Сидя в кафе в Ливерпуле, глядя, как люди прогуливаются туда-сюда по Болд-стрит солнечным воскресным утром, я отчаянно пыталась втереть в глазницы хоть немного влаги. Подруга, сидевшая напротив, болтала о новой соседке по квартире, а я мяла, перекатывала и давила выпуклости под веками, как тестомес, готовящий тесто для пиццы. Солнце было того особенного оттенка туманной белизны, какой бывает только когда весь предыдущий вечер ты наливалась джином у огня в окружении людей в блестках и курила. Чувствовала я себя, по всей видимости, неплохо. Живенько так. Даже свежо. Самую капельку раздраженно, чуть суховато по краям. Ну, и многовато песка на глазных яблоках. В какой-то момент, перед тем как мне принесли кофе, я уже подумывала, а не лечь ли на пол и не попросить ли проходящего мимо официанта, пожалуйста-пожалуйста, просто вылить заказанный стакан воды прямо мне в зрачки. Однако три глотка спустя была в порядке. Мой голос был приятен, как дорожные работы. Кожа бледна, как творожный сыр. На пятке вздулась мозоль, как водяной матрац, а на зубах образовалась пленка полифиллы. Но мне, в общем и целом, нравилось смотреть на мир, словно сквозь полупрозрачный пластик.

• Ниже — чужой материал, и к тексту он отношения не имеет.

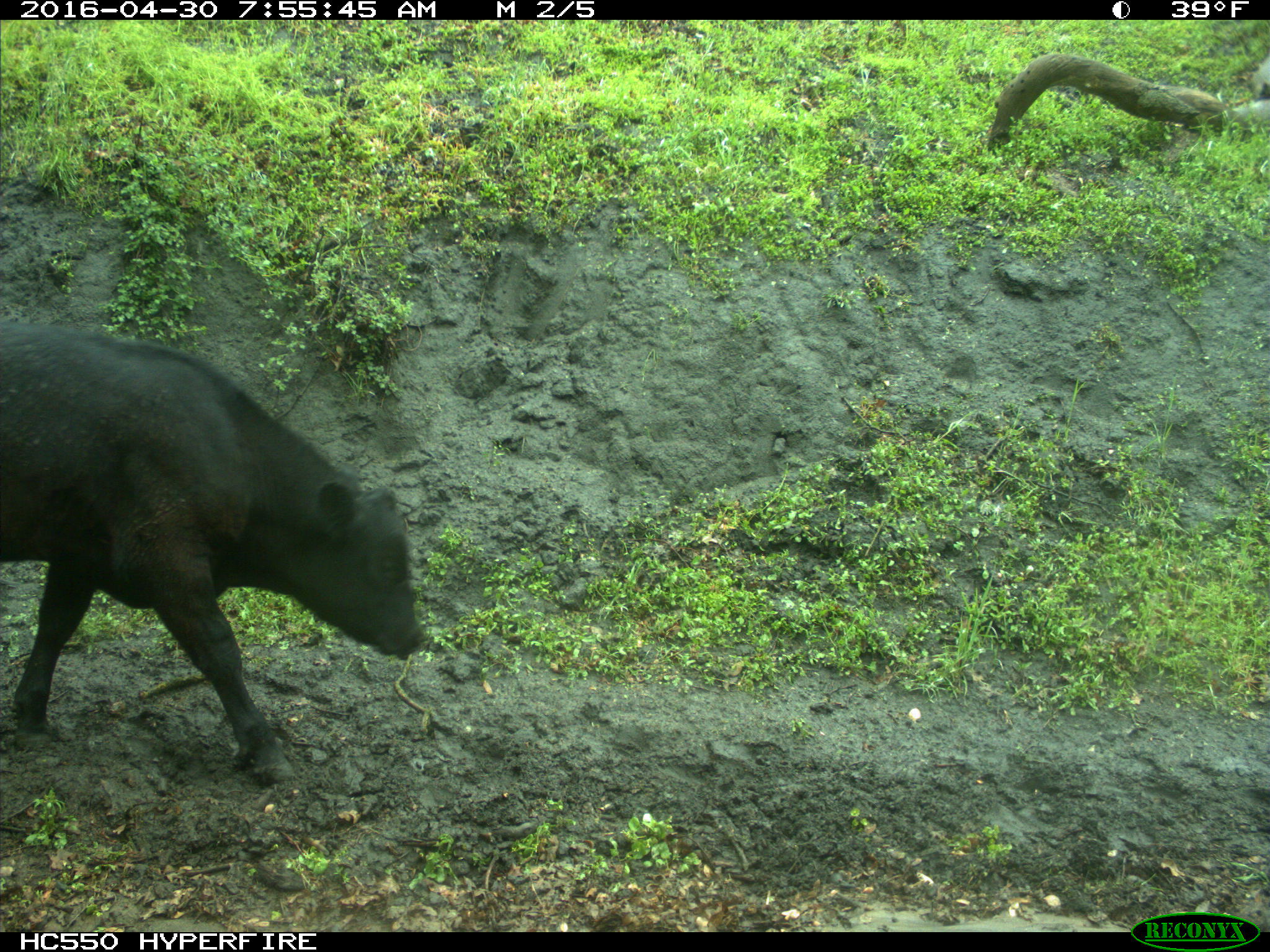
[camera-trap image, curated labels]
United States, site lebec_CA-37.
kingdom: Animalia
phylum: Chordata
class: Mammalia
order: Artiodactyla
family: Bovidae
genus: Bos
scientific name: Bos taurus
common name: domestic cow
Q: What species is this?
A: Bos taurus (domestic cow).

Еще предыдущий вечер запомнился тем, как я отплясывала с командой парней-чирлидеров, одетая в полуночно-синий комбез с огроменным розовым воротником, неделей раньше сотворенный мной на кухонном полу. Я была одиночкой больше года и часто носила комбинезоны из лайкры.

Я праздно размышляла, почему подруга заказывает тортик в десять утра, почему вчера вечером так рано ушла домой, почему пьет сок, а не чай. Снова настроившись на ее речь, хрустя спиной о деревянные перекладины стула, я спросила, понравился ли ей вчерашний вечер.

Она вытянула из-за уха прядку волос, накрутила на палец и начала рассеянно щекотать ею свою щеку.

– Да, конечно. Я просто немного устала…

Повисла пауза. Ее слова, казалось, выкатились на сушу, точно лодка на гравий. Сердце пропустило удар.

– Потому что я беременна.

Мое лицо превратилось в песок и мгновенно ссыпалось с черепа.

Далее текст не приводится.